Work to complete |
Only the lines from the one with "scientific name: Sus scrofa" through the last belong in the output; print them exactly as given below.

Data extract |
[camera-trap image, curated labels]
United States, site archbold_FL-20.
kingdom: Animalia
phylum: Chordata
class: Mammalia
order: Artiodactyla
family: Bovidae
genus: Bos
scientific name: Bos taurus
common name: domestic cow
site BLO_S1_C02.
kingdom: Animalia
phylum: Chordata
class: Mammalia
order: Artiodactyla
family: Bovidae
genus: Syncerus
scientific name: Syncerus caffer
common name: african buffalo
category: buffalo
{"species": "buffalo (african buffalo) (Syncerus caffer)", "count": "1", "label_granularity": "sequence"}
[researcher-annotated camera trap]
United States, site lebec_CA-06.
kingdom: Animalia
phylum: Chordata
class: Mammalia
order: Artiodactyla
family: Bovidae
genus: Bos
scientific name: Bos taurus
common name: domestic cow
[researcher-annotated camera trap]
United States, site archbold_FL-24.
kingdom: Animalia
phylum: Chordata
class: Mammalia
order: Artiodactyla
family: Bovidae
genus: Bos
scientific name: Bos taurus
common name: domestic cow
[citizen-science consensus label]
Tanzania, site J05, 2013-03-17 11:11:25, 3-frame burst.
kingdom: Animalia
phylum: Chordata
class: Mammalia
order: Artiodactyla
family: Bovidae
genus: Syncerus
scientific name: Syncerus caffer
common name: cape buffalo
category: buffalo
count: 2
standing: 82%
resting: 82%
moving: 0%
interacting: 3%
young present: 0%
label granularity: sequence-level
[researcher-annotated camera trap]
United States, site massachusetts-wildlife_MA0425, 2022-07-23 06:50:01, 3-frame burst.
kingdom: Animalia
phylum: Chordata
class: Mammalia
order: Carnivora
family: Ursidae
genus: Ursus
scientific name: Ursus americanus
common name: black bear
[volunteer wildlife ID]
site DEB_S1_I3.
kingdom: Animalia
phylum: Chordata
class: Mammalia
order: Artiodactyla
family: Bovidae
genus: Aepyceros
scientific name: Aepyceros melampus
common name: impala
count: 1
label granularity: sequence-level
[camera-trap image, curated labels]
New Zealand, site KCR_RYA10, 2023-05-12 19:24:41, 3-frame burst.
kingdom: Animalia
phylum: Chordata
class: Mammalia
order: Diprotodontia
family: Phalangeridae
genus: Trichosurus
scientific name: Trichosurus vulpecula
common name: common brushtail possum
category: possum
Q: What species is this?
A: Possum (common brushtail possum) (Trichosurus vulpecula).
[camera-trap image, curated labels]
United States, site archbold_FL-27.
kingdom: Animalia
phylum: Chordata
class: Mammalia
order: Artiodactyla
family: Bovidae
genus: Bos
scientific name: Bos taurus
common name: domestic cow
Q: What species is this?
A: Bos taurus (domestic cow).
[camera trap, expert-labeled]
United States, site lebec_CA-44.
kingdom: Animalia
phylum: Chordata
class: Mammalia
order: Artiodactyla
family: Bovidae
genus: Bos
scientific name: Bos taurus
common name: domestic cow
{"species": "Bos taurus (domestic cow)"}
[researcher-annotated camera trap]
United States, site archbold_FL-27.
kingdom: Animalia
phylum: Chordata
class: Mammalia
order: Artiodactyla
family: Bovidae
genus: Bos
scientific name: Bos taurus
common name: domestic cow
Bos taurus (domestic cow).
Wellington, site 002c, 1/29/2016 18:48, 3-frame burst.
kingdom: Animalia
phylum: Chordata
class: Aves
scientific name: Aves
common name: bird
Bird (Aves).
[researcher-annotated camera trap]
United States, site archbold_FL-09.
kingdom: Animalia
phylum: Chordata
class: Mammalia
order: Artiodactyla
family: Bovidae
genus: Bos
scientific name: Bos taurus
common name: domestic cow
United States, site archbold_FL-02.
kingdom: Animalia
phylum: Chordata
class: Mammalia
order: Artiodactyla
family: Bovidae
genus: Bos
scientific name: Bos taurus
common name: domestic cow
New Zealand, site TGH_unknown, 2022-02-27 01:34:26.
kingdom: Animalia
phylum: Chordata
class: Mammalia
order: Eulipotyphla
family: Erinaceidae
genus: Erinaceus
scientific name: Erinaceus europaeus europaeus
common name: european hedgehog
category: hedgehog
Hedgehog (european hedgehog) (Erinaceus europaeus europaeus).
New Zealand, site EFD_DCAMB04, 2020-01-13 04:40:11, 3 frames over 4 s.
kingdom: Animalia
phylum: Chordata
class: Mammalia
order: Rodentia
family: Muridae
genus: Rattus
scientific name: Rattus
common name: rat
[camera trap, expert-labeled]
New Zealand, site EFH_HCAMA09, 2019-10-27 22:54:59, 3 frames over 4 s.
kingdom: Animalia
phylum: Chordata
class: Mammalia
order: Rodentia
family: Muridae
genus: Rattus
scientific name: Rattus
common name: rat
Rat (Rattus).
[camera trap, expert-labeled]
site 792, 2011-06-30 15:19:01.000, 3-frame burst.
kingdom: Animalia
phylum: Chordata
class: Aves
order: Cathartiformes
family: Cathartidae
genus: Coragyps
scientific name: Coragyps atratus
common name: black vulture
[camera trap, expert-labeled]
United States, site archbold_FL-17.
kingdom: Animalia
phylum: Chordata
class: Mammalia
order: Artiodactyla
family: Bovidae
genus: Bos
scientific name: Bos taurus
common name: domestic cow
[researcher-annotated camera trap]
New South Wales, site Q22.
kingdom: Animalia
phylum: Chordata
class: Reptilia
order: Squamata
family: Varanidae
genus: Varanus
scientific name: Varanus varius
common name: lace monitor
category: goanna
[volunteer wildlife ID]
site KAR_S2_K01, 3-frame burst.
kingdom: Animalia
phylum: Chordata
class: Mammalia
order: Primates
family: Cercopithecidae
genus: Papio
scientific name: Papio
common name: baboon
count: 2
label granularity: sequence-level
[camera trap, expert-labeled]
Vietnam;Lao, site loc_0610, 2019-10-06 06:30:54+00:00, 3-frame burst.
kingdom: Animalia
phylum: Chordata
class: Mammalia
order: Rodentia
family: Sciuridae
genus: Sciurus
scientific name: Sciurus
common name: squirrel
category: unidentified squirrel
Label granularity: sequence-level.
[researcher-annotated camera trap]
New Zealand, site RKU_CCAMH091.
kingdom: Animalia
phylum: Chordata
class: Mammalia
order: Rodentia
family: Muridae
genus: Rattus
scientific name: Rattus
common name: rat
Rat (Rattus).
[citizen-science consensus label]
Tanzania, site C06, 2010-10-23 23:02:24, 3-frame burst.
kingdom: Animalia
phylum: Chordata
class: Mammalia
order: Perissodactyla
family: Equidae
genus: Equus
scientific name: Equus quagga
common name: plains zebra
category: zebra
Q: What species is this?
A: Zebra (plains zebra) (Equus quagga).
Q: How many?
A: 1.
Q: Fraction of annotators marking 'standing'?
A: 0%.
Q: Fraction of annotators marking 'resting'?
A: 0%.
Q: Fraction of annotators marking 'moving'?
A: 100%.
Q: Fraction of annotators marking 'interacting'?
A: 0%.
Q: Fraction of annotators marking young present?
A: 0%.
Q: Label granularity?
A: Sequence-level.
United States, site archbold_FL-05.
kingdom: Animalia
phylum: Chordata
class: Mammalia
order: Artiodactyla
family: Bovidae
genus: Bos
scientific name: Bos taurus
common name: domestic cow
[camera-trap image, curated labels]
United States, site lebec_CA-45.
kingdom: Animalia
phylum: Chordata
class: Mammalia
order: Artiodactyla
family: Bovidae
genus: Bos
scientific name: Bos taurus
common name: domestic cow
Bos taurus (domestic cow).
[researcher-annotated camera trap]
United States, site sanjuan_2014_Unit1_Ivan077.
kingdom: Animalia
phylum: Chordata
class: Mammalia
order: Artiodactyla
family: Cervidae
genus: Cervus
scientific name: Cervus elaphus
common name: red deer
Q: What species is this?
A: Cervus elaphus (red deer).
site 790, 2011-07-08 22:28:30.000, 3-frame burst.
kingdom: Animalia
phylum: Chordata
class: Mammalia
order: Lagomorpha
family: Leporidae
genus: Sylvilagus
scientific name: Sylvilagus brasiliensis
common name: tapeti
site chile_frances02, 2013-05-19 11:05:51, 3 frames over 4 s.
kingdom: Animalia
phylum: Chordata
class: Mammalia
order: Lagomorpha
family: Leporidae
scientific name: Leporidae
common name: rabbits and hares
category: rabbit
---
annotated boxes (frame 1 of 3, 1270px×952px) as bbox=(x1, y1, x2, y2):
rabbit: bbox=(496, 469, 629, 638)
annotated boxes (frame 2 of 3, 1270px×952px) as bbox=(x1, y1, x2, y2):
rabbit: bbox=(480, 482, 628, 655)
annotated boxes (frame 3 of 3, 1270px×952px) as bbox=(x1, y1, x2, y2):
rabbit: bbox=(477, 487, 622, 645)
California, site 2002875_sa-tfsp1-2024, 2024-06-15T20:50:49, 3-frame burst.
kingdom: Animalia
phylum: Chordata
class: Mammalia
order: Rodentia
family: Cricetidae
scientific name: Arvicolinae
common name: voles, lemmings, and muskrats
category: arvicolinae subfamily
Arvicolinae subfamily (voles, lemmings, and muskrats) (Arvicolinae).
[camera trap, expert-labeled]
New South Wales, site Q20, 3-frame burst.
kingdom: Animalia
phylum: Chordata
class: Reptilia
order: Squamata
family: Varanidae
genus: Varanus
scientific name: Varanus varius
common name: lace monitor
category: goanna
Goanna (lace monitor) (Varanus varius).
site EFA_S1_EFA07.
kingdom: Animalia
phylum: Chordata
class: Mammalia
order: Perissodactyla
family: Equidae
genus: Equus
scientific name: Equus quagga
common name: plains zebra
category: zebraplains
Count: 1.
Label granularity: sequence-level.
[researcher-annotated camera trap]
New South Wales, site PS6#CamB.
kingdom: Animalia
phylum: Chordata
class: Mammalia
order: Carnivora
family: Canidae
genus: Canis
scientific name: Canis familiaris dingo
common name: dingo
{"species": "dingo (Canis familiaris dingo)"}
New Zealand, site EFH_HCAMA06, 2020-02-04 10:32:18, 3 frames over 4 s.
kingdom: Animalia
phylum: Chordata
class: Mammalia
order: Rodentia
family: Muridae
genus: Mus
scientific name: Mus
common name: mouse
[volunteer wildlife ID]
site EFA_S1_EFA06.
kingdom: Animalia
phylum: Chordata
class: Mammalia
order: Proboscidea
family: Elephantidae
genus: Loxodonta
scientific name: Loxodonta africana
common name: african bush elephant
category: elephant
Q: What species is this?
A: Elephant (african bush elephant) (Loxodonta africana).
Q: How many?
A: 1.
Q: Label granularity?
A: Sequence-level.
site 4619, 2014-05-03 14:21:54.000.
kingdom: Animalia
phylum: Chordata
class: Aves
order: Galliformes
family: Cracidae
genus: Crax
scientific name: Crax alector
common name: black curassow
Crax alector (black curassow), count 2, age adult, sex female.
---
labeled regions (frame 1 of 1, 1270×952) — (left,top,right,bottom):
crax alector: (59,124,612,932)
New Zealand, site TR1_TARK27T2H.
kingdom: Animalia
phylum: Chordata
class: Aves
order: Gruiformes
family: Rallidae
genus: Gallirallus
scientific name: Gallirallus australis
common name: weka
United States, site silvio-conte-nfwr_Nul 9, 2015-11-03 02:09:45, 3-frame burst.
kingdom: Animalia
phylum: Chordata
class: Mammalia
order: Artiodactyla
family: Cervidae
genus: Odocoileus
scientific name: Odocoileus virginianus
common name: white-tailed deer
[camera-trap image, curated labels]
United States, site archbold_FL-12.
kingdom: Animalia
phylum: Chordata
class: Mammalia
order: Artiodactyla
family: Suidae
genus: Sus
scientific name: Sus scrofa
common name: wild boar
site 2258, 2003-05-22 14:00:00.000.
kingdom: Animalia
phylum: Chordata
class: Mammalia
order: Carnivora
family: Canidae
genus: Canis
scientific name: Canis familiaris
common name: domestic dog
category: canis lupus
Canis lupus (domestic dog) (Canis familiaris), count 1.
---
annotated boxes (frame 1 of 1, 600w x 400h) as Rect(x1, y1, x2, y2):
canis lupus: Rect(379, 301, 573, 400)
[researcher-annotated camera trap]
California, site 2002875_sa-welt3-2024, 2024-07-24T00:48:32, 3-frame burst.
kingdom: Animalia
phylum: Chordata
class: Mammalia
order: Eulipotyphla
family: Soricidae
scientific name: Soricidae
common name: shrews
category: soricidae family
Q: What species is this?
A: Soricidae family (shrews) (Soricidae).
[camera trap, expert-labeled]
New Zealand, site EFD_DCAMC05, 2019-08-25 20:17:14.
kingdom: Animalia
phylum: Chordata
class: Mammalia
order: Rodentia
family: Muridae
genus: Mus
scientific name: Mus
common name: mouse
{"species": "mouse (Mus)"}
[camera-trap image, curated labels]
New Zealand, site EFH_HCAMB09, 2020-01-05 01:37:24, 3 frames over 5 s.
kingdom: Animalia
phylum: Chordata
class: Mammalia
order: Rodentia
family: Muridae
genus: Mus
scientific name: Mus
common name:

Solution to this exercise |
scientific name: Sus scrofa
common name: wild boar
site 2258, 2003-05-22 14:00:00.000.
kingdom: Animalia
phylum: Chordata
class: Mammalia
order: Carnivora
family: Canidae
genus: Canis
scientific name: Canis familiaris
common name: domestic dog
category: canis lupus
Canis lupus (domestic dog) (Canis familiaris), count 1.
---
annotated boxes (frame 1 of 1, 600w x 400h) as Rect(x1, y1, x2, y2):
canis lupus: Rect(379, 301, 573, 400)
[researcher-annotated camera trap]
California, site 2002875_sa-welt3-2024, 2024-07-24T00:48:32, 3-frame burst.
kingdom: Animalia
phylum: Chordata
class: Mammalia
order: Eulipotyphla
family: Soricidae
scientific name: Soricidae
common name: shrews
category: soricidae family
Q: What species is this?
A: Soricidae family (shrews) (Soricidae).
[camera trap, expert-labeled]
New Zealand, site EFD_DCAMC05, 2019-08-25 20:17:14.
kingdom: Animalia
phylum: Chordata
class: Mammalia
order: Rodentia
family: Muridae
genus: Mus
scientific name: Mus
common name: mouse
{"species": "mouse (Mus)"}
[camera-trap image, curated labels]
New Zealand, site EFH_HCAMB09, 2020-01-05 01:37:24, 3 frames over 5 s.
kingdom: Animalia
phylum: Chordata
class: Mammalia
order: Rodentia
family: Muridae
genus: Mus
scientific name: Mus
common name:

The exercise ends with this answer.